═══ Daten zur Übung

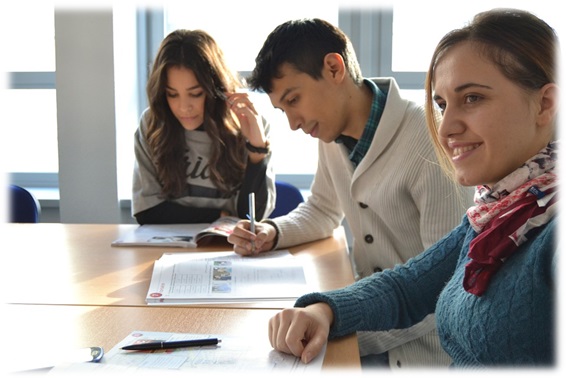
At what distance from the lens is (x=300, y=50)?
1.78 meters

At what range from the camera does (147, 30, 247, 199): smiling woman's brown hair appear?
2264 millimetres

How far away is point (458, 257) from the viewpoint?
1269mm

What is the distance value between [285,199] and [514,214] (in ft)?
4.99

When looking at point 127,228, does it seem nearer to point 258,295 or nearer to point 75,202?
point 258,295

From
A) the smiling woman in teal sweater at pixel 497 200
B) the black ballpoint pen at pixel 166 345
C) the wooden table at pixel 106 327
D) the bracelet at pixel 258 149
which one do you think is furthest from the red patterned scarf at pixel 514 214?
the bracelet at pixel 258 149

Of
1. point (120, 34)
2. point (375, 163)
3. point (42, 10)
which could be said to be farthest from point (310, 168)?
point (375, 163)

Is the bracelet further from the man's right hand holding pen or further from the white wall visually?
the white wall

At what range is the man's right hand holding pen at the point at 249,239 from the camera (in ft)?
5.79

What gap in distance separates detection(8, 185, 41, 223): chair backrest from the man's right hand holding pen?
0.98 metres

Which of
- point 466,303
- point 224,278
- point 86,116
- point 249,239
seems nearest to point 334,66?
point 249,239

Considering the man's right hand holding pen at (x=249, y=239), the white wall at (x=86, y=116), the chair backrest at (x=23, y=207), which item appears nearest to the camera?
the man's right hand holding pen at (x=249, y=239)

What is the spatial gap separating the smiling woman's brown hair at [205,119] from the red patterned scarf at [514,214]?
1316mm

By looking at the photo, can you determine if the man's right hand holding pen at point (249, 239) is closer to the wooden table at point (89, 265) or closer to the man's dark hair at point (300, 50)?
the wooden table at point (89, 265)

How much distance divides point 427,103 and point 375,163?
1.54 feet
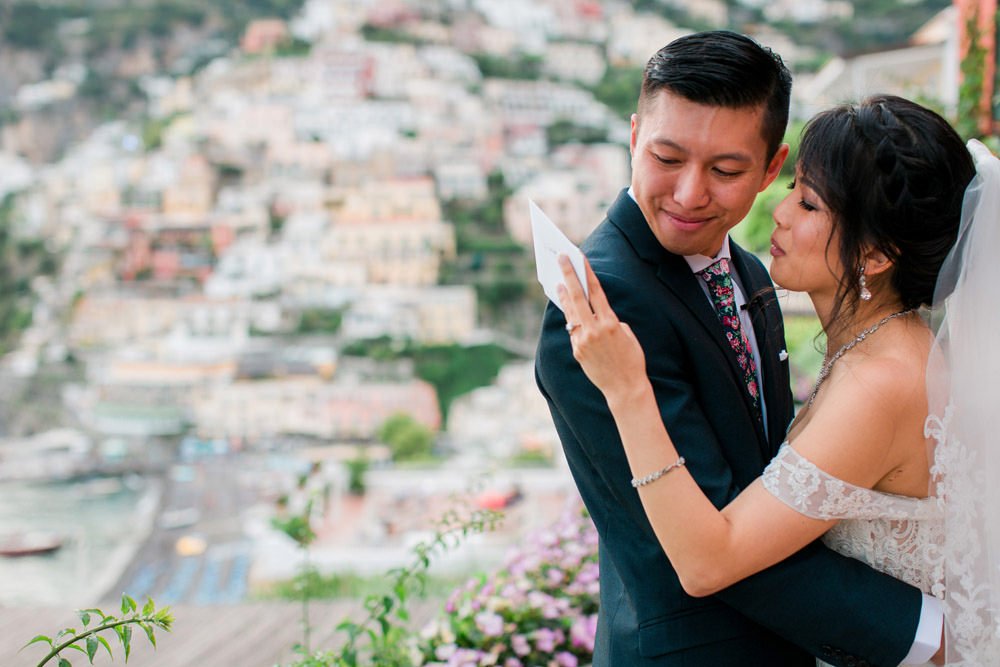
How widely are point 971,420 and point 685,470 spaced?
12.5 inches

══════

Aufgabe → Wandeln Sie die Zeilen der Auflistung oben vollständig in eine nummerierte Liste um und lassen Sie dabei die Leerzeilen weg. Die Bilder gehören nicht in die Antwort.

Lösung →
1. At what distance from the lens is (x=300, y=50)?
2. 1.78 meters
3. At what range from the camera does (147, 30, 247, 199): smiling woman's brown hair appear?
4. 2264 millimetres
5. How far away is point (458, 257) from the viewpoint?
6. 1269mm
7. What is the distance value between [285,199] and [514,214] (in ft)?
8. 4.99
9. When looking at point 127,228, does it seem nearer to point 258,295 or nearer to point 75,202?
10. point 258,295
11. From
12. A) the smiling woman in teal sweater at pixel 497 200
13. B) the black ballpoint pen at pixel 166 345
14. C) the wooden table at pixel 106 327
15. D) the bracelet at pixel 258 149
16. which one do you think is furthest from the red patterned scarf at pixel 514 214?
17. the bracelet at pixel 258 149
18. Of
19. 1. point (120, 34)
20. 2. point (375, 163)
21. 3. point (42, 10)
22. which could be said to be farthest from point (310, 168)?
23. point (375, 163)
24. Is the bracelet further from the man's right hand holding pen or further from the white wall visually?
25. the white wall
26. At what range is the man's right hand holding pen at the point at 249,239 from the camera (in ft)?
27. 5.79
28. What gap in distance separates detection(8, 185, 41, 223): chair backrest from the man's right hand holding pen?
29. 0.98 metres
30. Which of
31. - point 466,303
32. - point 224,278
33. - point 86,116
34. - point 249,239
35. seems nearest to point 334,66?
36. point 249,239
37. Considering the man's right hand holding pen at (x=249, y=239), the white wall at (x=86, y=116), the chair backrest at (x=23, y=207), which item appears nearest to the camera?
38. the man's right hand holding pen at (x=249, y=239)
39. What is the spatial gap separating the smiling woman's brown hair at [205,119] from the red patterned scarf at [514,214]?
40. 1316mm
41. By looking at the photo, can you determine if the man's right hand holding pen at point (249, 239) is closer to the wooden table at point (89, 265) or closer to the man's dark hair at point (300, 50)?
42. the wooden table at point (89, 265)
43. How much distance divides point 427,103 and point 375,163?
44. 1.54 feet
45. How widely are point 971,420 and point 685,470 spaced?
46. 12.5 inches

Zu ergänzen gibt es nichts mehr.